Records for processing -

╔══

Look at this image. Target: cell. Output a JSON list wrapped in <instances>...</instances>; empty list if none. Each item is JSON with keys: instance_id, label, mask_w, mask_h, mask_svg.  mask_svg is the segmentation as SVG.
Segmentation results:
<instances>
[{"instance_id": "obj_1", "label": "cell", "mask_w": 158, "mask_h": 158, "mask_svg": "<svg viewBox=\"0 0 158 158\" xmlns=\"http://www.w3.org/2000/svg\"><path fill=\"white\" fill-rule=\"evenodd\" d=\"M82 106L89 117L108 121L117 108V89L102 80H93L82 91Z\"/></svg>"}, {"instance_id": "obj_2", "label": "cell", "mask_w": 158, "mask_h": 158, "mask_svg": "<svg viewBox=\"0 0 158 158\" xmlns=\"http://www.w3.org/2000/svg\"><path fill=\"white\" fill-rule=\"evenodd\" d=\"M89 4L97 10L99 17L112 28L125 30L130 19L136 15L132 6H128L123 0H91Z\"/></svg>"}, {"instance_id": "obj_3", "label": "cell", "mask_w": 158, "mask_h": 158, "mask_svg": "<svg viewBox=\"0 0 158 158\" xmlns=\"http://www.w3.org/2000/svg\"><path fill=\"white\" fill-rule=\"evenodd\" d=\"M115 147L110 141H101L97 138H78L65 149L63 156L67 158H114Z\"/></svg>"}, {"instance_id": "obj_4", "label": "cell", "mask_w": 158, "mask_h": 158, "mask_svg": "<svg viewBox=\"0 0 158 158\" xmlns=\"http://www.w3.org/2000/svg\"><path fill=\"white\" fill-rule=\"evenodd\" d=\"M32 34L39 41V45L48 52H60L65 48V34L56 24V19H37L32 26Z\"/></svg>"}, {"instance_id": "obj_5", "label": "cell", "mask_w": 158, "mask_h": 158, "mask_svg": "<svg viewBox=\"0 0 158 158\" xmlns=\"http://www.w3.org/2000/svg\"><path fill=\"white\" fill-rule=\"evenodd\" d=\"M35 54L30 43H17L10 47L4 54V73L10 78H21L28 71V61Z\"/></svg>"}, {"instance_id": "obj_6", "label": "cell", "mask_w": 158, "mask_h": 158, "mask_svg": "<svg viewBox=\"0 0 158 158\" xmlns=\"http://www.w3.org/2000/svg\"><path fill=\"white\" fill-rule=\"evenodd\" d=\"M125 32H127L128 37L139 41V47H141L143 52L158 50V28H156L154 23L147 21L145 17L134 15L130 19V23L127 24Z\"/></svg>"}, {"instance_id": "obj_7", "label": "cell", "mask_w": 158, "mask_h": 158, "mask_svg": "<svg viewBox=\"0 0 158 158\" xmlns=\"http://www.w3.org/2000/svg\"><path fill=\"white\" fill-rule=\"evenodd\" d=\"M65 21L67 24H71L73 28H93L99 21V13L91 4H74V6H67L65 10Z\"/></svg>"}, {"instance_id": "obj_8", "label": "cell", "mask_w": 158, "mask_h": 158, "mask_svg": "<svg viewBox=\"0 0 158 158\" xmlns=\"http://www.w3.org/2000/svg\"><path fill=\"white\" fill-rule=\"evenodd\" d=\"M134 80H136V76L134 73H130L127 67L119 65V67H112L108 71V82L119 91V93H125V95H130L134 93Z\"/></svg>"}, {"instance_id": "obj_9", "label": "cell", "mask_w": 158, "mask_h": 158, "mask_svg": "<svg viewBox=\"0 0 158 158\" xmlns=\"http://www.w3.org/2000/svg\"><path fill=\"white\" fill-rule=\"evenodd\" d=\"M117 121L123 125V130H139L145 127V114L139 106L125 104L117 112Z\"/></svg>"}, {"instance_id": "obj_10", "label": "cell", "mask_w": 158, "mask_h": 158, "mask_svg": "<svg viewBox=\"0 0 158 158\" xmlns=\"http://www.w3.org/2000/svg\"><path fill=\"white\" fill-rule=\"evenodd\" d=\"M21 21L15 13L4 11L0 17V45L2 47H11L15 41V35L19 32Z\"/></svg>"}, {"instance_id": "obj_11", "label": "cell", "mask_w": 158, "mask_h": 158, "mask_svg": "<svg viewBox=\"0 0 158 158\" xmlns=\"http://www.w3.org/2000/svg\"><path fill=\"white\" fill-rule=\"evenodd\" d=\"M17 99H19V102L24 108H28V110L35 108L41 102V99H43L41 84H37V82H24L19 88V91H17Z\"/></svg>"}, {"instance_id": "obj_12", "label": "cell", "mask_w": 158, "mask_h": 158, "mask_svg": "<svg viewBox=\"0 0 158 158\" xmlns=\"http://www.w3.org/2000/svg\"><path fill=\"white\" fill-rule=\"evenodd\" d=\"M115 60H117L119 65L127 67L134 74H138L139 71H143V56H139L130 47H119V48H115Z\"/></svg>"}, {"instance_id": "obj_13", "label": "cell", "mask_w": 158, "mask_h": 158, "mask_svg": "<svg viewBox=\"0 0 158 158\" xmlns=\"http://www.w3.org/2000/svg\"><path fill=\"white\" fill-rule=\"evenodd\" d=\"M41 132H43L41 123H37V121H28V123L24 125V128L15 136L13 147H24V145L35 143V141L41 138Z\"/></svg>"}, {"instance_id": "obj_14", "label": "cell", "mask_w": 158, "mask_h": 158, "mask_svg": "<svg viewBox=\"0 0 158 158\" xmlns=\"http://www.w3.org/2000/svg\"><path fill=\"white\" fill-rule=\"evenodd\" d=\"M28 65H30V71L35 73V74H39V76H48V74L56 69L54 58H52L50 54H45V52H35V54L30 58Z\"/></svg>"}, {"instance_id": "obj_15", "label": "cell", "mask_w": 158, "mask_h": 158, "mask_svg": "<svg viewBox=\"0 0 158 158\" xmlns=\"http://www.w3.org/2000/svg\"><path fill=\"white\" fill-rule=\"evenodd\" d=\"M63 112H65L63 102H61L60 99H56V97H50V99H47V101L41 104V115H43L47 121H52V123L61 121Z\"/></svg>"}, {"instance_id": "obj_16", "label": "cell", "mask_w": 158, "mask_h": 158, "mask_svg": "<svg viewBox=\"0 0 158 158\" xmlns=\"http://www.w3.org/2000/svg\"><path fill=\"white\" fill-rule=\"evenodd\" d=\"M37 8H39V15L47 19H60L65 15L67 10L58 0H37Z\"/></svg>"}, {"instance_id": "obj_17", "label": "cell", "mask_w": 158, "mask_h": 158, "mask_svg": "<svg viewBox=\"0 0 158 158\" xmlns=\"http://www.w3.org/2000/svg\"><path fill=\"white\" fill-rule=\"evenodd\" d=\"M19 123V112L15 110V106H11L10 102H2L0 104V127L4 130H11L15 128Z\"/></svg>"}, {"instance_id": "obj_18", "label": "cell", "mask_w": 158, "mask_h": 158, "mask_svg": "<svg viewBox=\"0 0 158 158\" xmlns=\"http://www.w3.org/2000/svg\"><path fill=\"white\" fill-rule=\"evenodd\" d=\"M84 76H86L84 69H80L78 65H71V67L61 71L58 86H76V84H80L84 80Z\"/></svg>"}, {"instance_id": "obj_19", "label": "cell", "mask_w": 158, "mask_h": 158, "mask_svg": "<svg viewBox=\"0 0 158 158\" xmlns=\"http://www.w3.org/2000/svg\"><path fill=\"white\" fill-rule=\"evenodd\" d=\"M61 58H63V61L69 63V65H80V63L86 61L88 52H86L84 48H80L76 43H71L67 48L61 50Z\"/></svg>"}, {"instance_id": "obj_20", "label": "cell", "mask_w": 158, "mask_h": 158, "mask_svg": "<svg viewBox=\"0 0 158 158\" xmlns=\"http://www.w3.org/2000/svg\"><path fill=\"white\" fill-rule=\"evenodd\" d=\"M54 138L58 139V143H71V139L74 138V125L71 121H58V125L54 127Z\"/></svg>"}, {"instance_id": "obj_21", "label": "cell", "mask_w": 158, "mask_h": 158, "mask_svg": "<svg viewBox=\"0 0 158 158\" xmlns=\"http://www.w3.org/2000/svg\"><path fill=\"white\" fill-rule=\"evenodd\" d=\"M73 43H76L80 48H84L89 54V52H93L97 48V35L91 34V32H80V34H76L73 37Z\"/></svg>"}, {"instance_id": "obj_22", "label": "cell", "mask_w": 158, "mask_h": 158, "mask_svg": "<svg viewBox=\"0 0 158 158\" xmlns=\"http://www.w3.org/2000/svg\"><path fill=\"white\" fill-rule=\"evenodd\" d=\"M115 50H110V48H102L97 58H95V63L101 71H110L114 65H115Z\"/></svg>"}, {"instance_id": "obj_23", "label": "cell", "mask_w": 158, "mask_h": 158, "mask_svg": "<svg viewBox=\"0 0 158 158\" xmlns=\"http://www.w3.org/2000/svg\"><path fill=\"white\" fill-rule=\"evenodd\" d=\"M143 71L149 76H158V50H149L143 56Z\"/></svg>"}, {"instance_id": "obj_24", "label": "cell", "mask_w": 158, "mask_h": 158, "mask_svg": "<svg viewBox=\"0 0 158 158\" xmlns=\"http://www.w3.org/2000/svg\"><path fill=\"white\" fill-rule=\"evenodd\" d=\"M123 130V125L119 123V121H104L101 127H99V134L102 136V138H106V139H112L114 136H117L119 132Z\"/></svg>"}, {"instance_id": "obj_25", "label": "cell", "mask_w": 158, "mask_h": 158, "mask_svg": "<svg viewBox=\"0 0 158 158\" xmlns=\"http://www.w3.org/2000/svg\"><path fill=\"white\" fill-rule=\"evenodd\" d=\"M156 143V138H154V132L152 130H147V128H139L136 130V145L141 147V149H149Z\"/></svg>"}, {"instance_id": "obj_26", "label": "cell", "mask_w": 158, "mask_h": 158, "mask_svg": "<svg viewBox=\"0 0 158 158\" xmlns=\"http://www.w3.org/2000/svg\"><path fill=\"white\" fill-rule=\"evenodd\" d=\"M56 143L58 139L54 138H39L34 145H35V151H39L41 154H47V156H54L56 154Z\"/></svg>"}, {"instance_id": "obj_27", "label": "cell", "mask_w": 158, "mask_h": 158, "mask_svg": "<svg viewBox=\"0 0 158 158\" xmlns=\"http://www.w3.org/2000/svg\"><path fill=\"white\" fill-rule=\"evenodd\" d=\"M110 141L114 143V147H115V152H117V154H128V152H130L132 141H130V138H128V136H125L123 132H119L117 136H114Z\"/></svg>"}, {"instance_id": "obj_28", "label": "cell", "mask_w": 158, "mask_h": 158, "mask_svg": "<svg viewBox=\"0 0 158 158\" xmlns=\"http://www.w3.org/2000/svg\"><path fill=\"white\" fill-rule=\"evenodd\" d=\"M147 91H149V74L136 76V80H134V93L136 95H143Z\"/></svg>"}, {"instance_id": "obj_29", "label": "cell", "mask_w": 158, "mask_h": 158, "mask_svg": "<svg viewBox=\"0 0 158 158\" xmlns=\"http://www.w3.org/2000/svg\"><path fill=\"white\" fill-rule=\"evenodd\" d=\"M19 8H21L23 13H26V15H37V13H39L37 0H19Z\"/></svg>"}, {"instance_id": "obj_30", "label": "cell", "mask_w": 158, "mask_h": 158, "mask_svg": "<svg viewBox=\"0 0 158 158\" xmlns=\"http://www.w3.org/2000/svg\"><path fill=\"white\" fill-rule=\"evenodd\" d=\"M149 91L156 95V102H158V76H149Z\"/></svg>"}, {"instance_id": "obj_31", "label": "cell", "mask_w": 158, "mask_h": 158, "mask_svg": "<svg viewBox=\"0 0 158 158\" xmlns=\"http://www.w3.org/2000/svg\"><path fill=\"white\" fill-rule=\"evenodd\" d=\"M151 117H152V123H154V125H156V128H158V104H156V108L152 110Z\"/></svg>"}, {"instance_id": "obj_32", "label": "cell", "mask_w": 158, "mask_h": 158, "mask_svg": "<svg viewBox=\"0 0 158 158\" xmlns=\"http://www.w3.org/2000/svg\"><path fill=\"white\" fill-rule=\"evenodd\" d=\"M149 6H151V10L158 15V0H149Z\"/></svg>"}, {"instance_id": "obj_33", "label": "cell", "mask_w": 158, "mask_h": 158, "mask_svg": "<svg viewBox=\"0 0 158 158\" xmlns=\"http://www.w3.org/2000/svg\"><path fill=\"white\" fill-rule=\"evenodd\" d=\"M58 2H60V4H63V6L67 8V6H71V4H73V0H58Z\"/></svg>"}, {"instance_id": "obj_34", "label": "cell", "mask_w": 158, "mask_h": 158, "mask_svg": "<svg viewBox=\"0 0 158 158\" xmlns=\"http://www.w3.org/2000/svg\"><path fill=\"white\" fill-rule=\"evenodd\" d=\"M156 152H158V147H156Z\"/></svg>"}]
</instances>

╚══

Copy every line from the records above that contains the string "instances". A match must have the same uppercase and lowercase letters.

Look at this image. Target: cell. Output a JSON list wrapped in <instances>...</instances>; empty list if none. Each item is JSON with keys: instance_id, label, mask_w, mask_h, mask_svg.  mask_svg is the segmentation as SVG.
<instances>
</instances>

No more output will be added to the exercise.